#### [Fragmento proporcionado]

---+---

Ignacio añade (EE 264, 3er punto) que “llégose una multitud del ejército celestial que decía: gloria a Dios en los cielos” (Lc 2, 13-14).
Al mensaje del nacimiento, se añade la alabanza angélica: un responsorio hímnico de una multitud de los ejércitos celestiales. Los ejércitos celestiales son –según la concepción de los antiguos- las estrellas, ordenadas en gran número en el cielo y trazando sus órbitas, pero también los ángeles que las mueven. Los ángeles forman la corte de Dios, que es llamado “Dios Sebaot (de los ejércitos)”.
Al introducir al Primogénito en el mundo, dice Dios: “Adórenle todos los ángeles de Dios” (Heb 1, 6). Los ángeles se interesan vivamente en el acontecimiento salvífico: son “espíritus seguidores (de Dios) con la misión de asistir a los que han de heredar la salvación” (Heb 1, 14).

---+---

#### [Datos proporcionados]
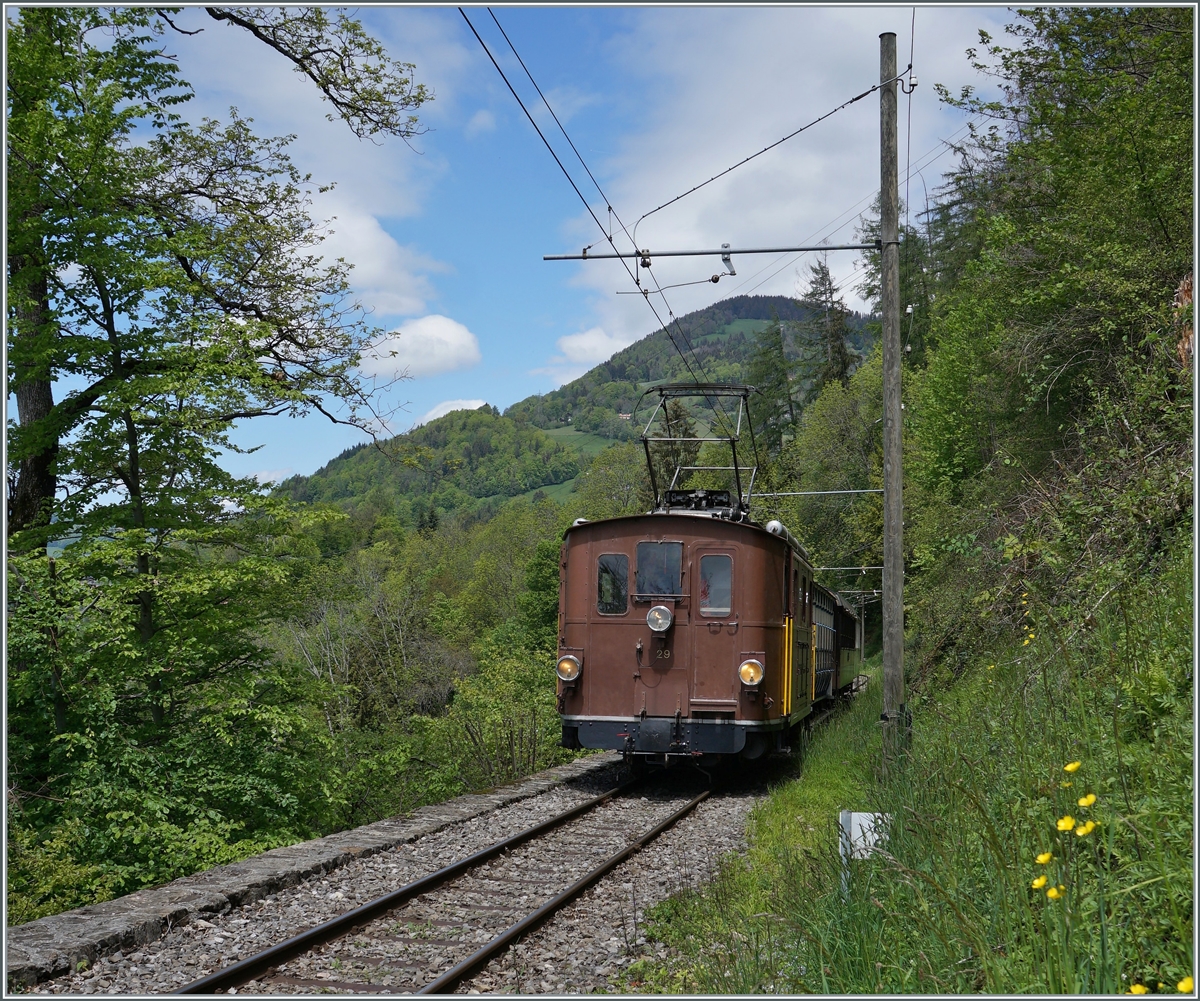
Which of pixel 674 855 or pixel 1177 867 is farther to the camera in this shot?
pixel 674 855

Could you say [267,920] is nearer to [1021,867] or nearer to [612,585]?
[1021,867]

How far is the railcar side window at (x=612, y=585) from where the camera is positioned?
11.9 meters

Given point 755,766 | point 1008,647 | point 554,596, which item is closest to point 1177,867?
point 1008,647

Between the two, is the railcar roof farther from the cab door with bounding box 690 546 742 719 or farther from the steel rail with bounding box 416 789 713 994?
the steel rail with bounding box 416 789 713 994

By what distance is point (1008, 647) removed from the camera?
33.5 ft

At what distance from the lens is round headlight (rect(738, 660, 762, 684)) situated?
11172mm

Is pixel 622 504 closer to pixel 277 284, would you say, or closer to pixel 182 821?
pixel 277 284

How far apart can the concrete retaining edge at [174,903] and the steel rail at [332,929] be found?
28.3 inches

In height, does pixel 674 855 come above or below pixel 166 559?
below

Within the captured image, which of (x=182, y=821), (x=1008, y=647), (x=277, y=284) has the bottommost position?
(x=182, y=821)

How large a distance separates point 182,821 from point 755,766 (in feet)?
24.9

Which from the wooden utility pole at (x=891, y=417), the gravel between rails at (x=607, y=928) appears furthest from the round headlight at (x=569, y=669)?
the wooden utility pole at (x=891, y=417)

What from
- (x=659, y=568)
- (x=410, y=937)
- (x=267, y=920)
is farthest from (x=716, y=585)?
(x=267, y=920)

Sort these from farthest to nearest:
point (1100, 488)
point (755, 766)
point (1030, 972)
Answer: point (755, 766) < point (1100, 488) < point (1030, 972)
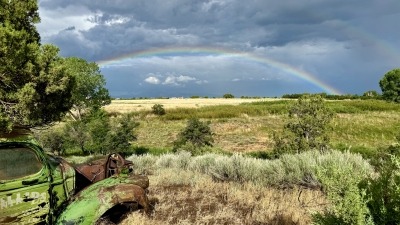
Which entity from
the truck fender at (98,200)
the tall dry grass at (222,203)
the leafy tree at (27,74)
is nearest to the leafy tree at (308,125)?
the tall dry grass at (222,203)

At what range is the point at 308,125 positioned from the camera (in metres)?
14.8

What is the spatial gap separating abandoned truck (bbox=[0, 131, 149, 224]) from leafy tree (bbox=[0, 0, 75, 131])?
659 cm

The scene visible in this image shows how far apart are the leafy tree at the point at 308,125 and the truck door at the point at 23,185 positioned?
35.2ft

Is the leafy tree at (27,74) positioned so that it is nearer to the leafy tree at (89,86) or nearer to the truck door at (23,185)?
the truck door at (23,185)

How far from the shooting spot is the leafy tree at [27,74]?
1276cm

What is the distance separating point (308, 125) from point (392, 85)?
3291 inches

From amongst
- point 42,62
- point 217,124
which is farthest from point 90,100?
point 42,62

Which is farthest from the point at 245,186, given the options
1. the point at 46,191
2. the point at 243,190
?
the point at 46,191

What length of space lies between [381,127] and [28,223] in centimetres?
4145

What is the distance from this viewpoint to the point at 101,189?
6.39 meters

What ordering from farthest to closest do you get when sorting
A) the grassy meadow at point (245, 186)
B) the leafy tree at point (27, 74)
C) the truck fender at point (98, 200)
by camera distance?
1. the leafy tree at point (27, 74)
2. the grassy meadow at point (245, 186)
3. the truck fender at point (98, 200)

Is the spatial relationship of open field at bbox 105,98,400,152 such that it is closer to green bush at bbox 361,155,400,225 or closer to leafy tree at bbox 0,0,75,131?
leafy tree at bbox 0,0,75,131

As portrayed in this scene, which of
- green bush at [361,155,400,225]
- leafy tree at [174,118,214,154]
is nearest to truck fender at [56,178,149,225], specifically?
green bush at [361,155,400,225]

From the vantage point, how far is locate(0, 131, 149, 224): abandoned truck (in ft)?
17.9
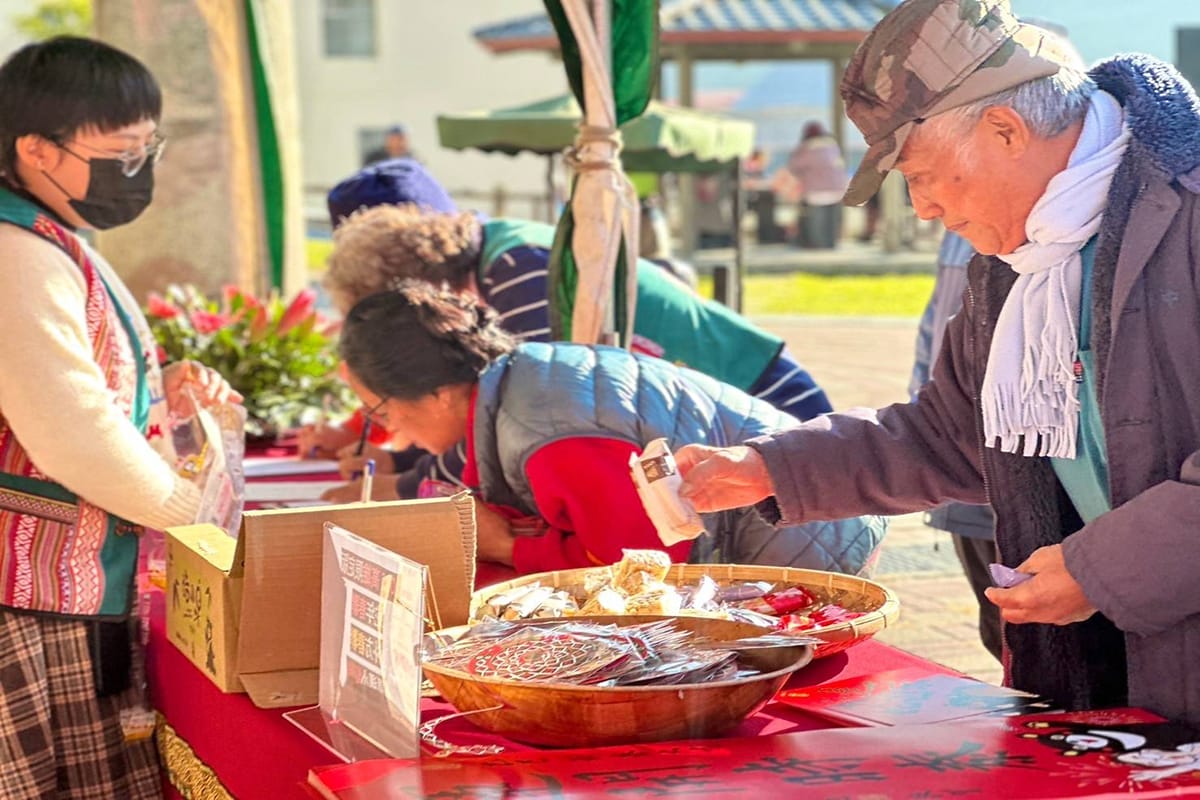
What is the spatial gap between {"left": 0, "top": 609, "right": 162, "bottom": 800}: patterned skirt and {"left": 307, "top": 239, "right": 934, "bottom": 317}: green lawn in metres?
10.5

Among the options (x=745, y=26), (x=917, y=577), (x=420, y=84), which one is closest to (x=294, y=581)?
(x=917, y=577)

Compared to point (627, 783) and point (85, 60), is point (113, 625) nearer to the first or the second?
point (85, 60)

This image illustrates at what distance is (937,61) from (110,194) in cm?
141

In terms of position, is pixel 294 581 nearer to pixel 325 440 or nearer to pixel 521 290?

---+---

#### [Qué se pide]
Copia completo, palabra por palabra, el fragmento sobre la alabanza de los ángeles en el nacimiento.

#### [Espacio de respuesta]
Ignacio añade (EE 264, 3er punto) que “llégose una multitud del ejército celestial que decía: gloria a Dios en los cielos” (Lc 2, 13-14).
Al mensaje del nacimiento, se añade la alabanza angélica: un responsorio hímnico de una multitud de los ejércitos celestiales. Los ejércitos celestiales son –según la concepción de los antiguos- las estrellas, ordenadas en gran número en el cielo y trazando sus órbitas, pero también los ángeles que las mueven. Los ángeles forman la corte de Dios, que es llamado “Dios Sebaot (de los ejércitos)”.
Al introducir al Primogénito en el mundo, dice Dios: “Adórenle todos los ángeles de Dios” (Heb 1, 6). Los ángeles se interesan vivamente en el acontecimiento salvífico: son “espíritus seguidores (de Dios) con la misión de asistir a los que han de heredar la salvación” (Heb 1, 14).